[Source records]
[Start of section]

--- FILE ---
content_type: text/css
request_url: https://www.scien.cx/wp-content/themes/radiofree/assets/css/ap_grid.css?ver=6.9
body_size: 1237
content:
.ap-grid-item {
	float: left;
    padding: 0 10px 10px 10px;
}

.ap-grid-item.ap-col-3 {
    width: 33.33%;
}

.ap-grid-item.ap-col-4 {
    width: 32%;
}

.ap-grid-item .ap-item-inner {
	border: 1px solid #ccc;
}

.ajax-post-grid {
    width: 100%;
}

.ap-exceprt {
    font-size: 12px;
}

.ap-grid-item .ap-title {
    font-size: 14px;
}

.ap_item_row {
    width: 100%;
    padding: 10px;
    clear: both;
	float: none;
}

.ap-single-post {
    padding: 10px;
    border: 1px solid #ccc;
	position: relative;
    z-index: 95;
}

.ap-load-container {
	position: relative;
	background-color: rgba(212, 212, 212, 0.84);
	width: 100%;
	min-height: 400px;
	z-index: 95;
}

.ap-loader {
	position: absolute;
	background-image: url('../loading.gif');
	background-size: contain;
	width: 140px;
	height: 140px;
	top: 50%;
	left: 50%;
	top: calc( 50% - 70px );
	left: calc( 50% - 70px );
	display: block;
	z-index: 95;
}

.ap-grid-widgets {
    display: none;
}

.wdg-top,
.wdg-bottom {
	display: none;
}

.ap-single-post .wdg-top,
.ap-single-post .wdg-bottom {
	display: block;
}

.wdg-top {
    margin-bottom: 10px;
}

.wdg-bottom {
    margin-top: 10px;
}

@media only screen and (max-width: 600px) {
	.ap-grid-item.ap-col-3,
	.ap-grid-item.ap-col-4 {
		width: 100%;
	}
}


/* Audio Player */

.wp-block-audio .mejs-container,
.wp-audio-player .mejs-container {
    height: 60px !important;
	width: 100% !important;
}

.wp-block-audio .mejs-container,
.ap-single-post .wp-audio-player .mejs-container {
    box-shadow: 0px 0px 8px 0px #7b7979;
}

[End of section]

▸ **WORK TASK**
Scan the data, and report each line that uses the word "mejs".

▸ **ANSWER TO THIS TASK**
.wp-block-audio .mejs-container,
.wp-audio-player .mejs-container {
.wp-block-audio .mejs-container,
.ap-single-post .wp-audio-player .mejs-container {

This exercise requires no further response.